[Task to carry out]:
What you return should match every record exactly, with the images removed.
-- The data follows --
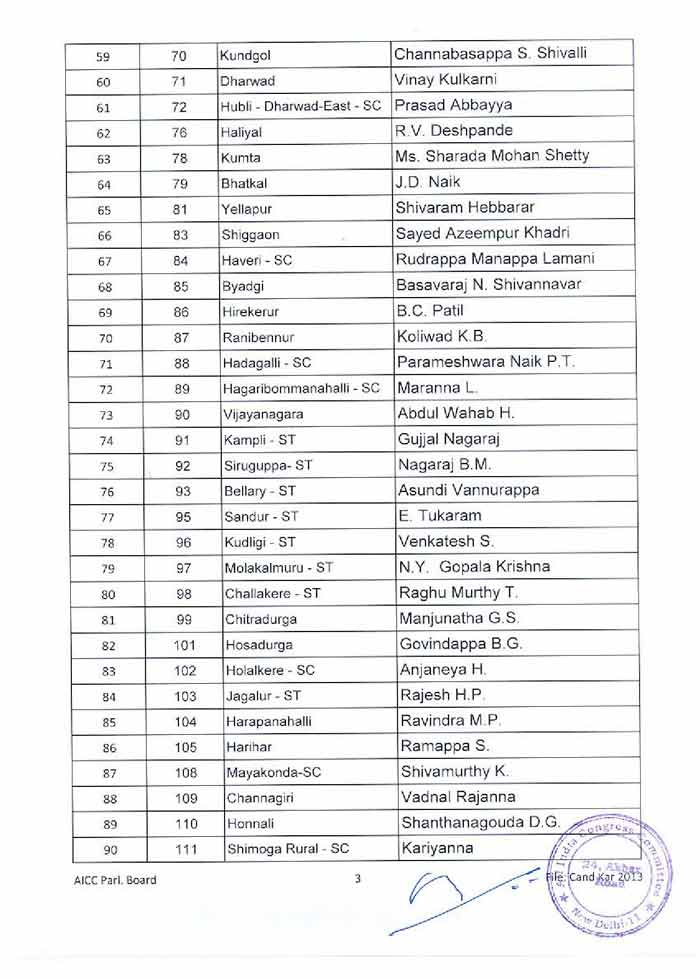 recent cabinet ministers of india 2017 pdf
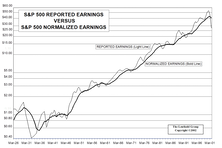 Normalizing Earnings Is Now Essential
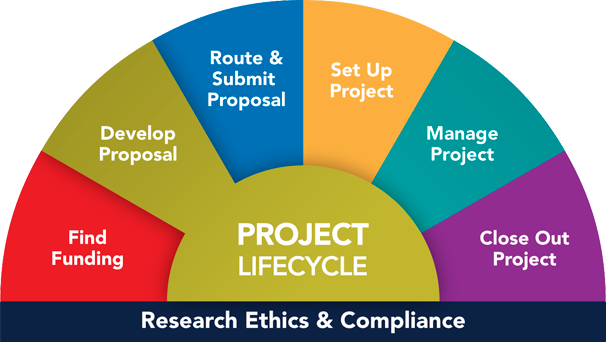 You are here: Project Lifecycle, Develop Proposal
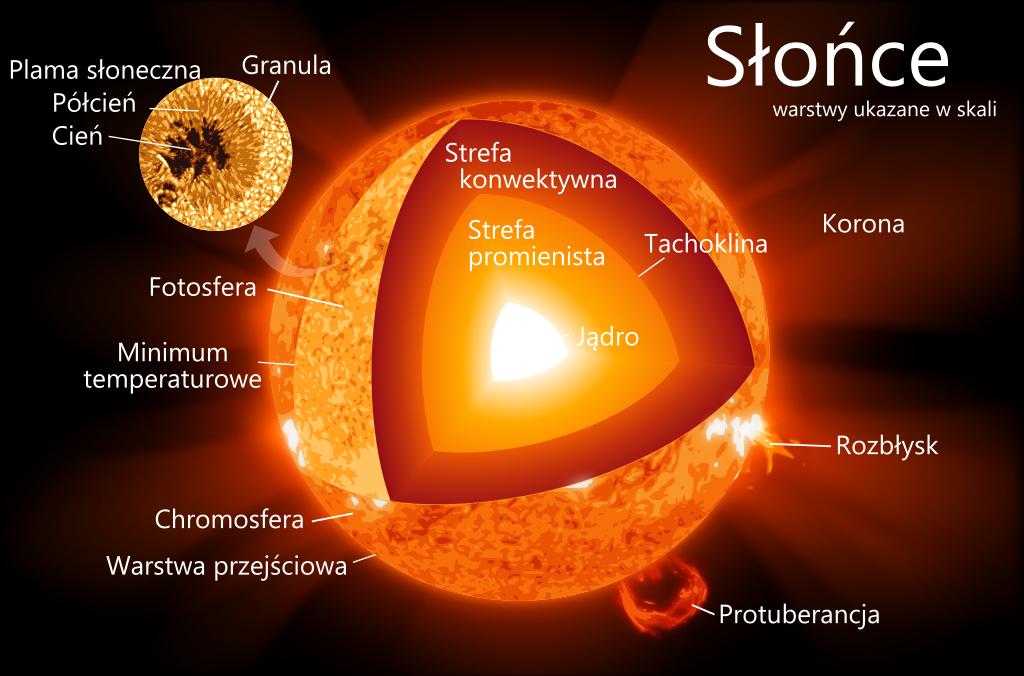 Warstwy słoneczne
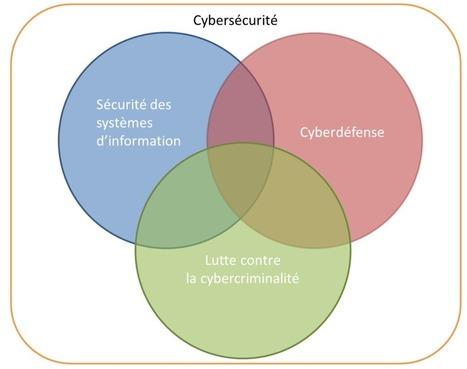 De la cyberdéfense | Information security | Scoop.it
-- The data concluded --
[Task solution]:
 recent cabinet ministers of india 2017 pdf
 Normalizing Earnings Is Now Essential
 You are here: Project Lifecycle, Develop Proposal
 Warstwy słoneczne
 De la cyberdéfense | Information security | Scoop.it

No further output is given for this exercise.